The distribution parameters are selected randomly from the profile distribution if they are not specified, else can be selected based on their index (sim and size).
- Parameters:
q – a vector of quantiles
sim – the simulation number
size – the sample size
lower_tail – if TRUE (default), probabilities are P[X ≤ x] otherwise, P[X > x]
- Return type:
a numpy array
- pdf(x: ArrayLike, sim: int | None = None, size: int | None = None, log: bool = False) NDArray[float64][source]
Overridden method to calculate a modified Probability Density Function specific to ProfiledDistribution.

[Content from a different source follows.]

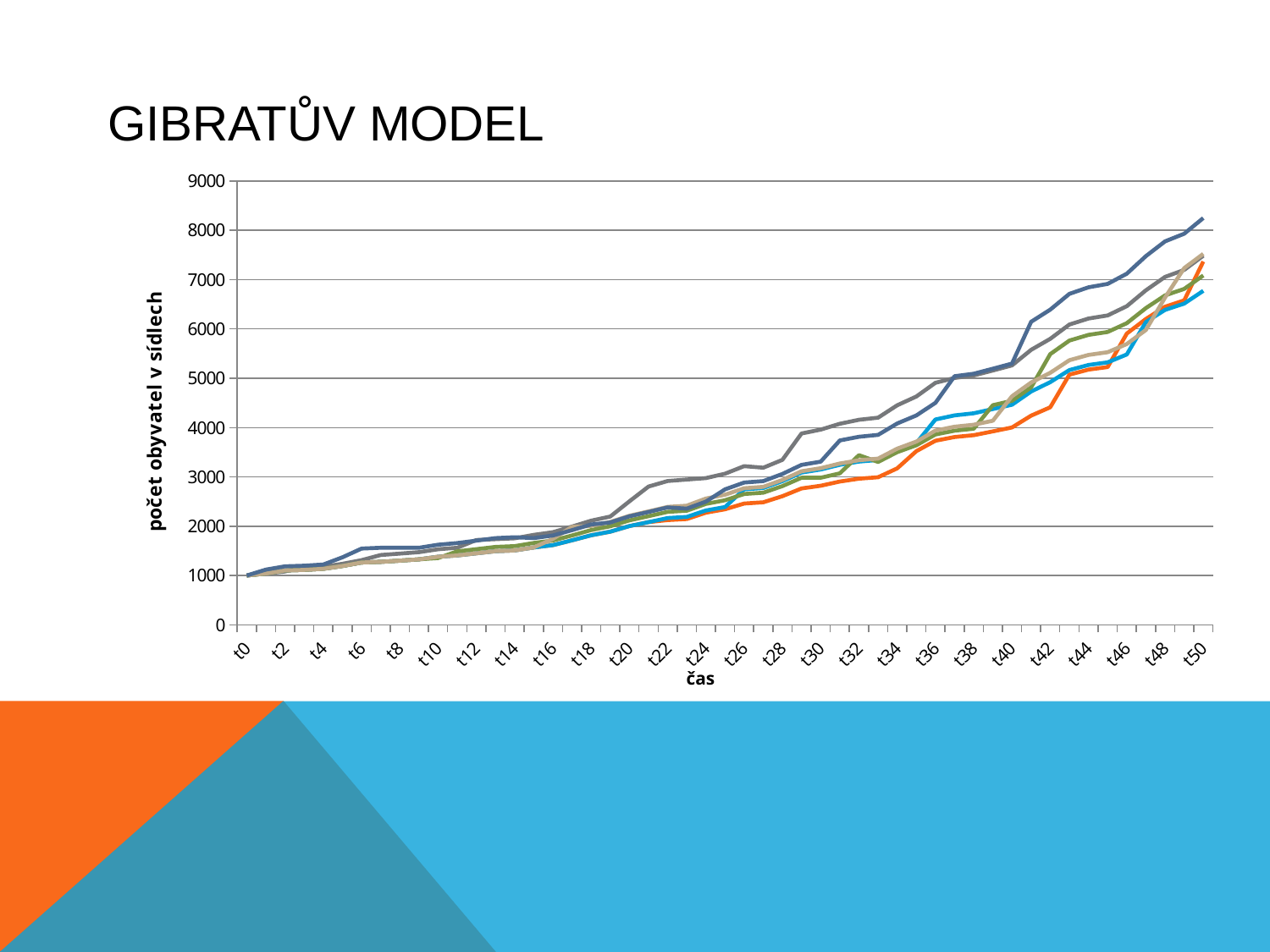
Is the value of the light blue line at t50 greater or less than 7000? less What is the label of the vertical axis? počet obyvatel v sídlech Which line has the lowest value at t50? the light blue line What is the title of the slide containing the chart? GIBRATŮV MODEL How many labelled tick marks are on the x axis (from t0 to t50)? 26 At what value do all the lines start at t0? 1000 Which line has the highest value at t50? the dark blue line What kind of chart is shown on the slide? line chart How many lines are plotted on the chart? 6 Is the value of the dark blue line at t50 greater or less than 8000? greater Do the plotted values rise or fall from t0 to t50? rise Is the value of the orange line at t42 greater or less than 5000? less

The distribution parameters are selected randomly from the profile distribution if they are not specified, else can be selected based on their index (sim and size).
- Parameters:
x – a vector of quantiles
sim – the simulation number
size – the sample size
log – whether to return the log density
- Return type:
a numpy array
- quantile(p: ArrayLike, sim: int | None = None, size: int | None = None, lower_tail: bool = True) NDArray[float64][source]
Overridden method to calculate a modified Probability Density Function specific to ProfiledDistribution.
The distribution parameters are selected randomly from the profile distribution if they are not specified, else can be selected based on their index (sim and size).
- Parameters:
p – a vector of probabilities
sim – the simulation number
size – the sample size
lower_tail – if TRUE (default), probabilities are P[X ≤ x] otherwise, P[X > x]
- Return type:
a numpy array
- ppf(p: ArrayLike, sim: int | None = None, size: int | None = None, lower_tail: bool = True) NDArray[float64][source]
Alias method for quantile function
- random(n: int = 1, sim: int | None = None, size: int | None = None, seed: int | None = None) NDArray[float64][source]
Overridden method to generate a modified random sample specific to ProfiledDistribution.
The distribution parameters are selected randomly from the profile distribution if they are not specified, else can be selected based on their index (sim and size).
- Parameters:
n – the number of draws
sim – the simulation number
size – the sample size
seed – an optional value to initialize the random seed generator
- Return type:
a numpy array